The TrkB receptor mediates the growth and plasticity of serotonergic neurons by BDNF [ 33]. 5-HT and BDNF are two signaling systems that perform regulatory functions in many neuronal functions, including survival, neurogenesis and synaptic plasticity [ 101]. And there are reports that the administration of SSRI antidepressants agents increases the expression of the BDNF gene [ 12,13,36,82,85,107]. And both acute and chronic administration of antidepressants promotes activation of TrkB [ 107].

In addition, it has been reported that the effects of antidepressants on TrkB and BDNF also imply their action on 5-HT. BDNF signaling increases the number of serotonergic fibers [ 50] and serotonergic innervation [ 88] and this suggests a consequent increase of activity of this monoamine in the synaptic cleft culminating in the improvement of the clinical condition of patients in particular with regard to symptoms of depressed mood and anhedonia.
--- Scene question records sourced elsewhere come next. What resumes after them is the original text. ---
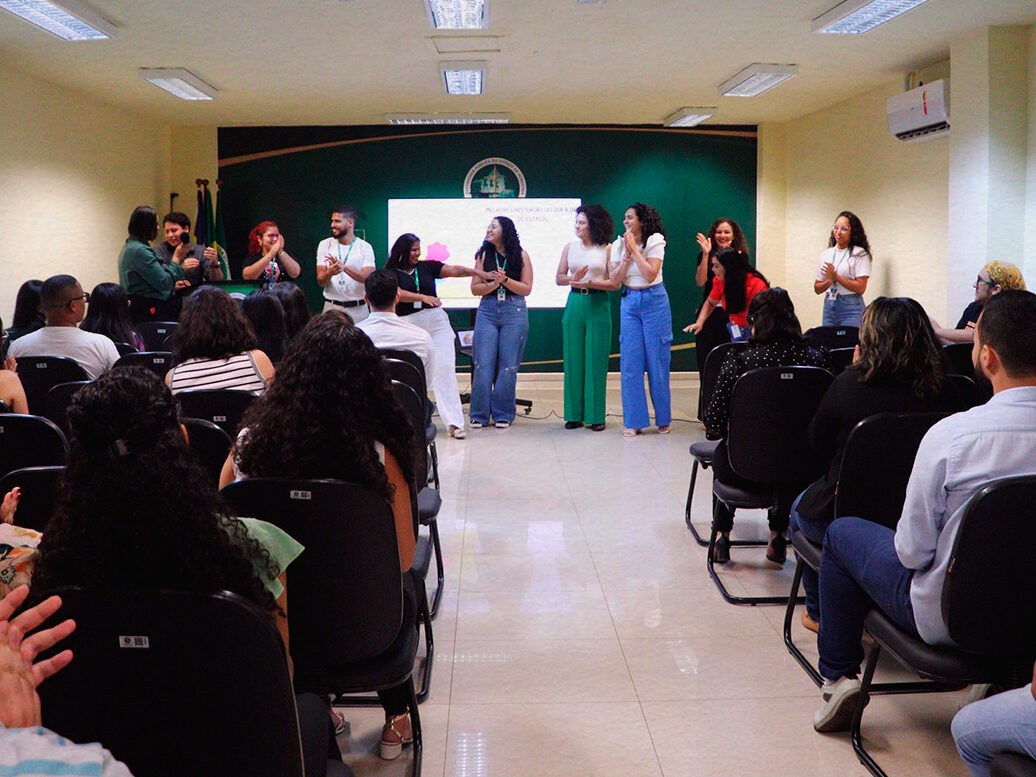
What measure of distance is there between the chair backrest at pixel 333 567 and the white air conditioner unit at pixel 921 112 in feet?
20.7

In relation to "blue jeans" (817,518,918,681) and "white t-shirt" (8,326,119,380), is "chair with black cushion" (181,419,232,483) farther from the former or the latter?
"white t-shirt" (8,326,119,380)

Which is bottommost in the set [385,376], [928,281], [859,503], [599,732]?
[599,732]

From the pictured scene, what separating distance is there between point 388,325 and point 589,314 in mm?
2535

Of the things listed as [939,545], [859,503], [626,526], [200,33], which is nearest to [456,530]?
[626,526]

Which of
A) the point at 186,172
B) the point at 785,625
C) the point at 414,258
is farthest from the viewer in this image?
the point at 186,172

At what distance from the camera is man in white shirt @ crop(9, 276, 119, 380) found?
14.5 ft

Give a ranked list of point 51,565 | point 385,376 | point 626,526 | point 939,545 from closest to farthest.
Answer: point 51,565, point 939,545, point 385,376, point 626,526

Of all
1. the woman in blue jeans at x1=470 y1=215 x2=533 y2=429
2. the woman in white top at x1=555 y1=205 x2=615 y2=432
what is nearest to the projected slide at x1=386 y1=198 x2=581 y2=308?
the woman in blue jeans at x1=470 y1=215 x2=533 y2=429

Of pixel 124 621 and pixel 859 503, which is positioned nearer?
pixel 124 621

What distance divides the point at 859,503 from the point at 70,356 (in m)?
3.54

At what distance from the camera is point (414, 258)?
284 inches

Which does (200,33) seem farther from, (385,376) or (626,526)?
(385,376)

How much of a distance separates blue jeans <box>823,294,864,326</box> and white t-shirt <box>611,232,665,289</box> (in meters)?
1.81

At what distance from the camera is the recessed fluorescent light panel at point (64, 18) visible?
5.47m
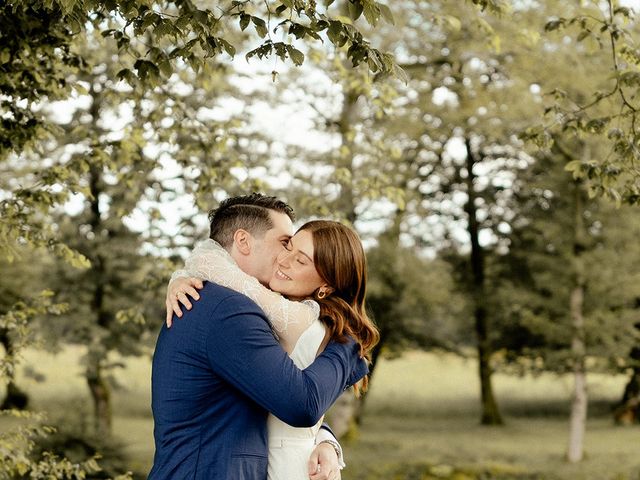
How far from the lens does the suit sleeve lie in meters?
2.64

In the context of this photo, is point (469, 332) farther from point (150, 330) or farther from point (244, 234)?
point (244, 234)

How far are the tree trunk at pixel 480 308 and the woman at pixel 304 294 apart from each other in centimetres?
1910

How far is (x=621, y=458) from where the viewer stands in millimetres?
17734

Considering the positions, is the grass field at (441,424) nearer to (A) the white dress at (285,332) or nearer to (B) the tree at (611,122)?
(B) the tree at (611,122)

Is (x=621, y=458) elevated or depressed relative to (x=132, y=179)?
depressed

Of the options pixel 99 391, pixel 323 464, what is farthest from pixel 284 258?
pixel 99 391

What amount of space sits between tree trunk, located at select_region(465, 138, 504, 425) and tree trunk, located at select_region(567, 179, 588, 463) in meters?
3.87

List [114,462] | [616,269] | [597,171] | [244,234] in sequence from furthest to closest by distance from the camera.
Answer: [616,269] < [114,462] < [597,171] < [244,234]

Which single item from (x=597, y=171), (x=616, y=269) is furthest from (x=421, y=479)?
(x=597, y=171)

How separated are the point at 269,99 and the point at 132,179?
10558 millimetres

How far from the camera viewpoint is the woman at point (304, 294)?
2969 mm

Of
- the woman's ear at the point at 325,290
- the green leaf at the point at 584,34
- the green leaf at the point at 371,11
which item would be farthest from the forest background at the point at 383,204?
the woman's ear at the point at 325,290

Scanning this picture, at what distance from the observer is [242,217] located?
3396mm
The review results demonstrate the essential role of BDNF in the pathophysiology of depression and the increase in its levels in the face of different classes of antidepressants. All this indicates that the cause of depression is far from being just a deficiency of central monoamines and antidepressant drugs have another target in addition to monoamines which is BDNF. In addition, it appears to determine the long-term adaptive effects of these drugs. For this reason, since 30% of patients are unable to respond to current drugs and 70% do not reach complete remission [ 25], knowledge of the mechanisms that involve the pathophysiology of depression is important for the search for new pharmacological targets and most effective drugs for the treatment of this disease.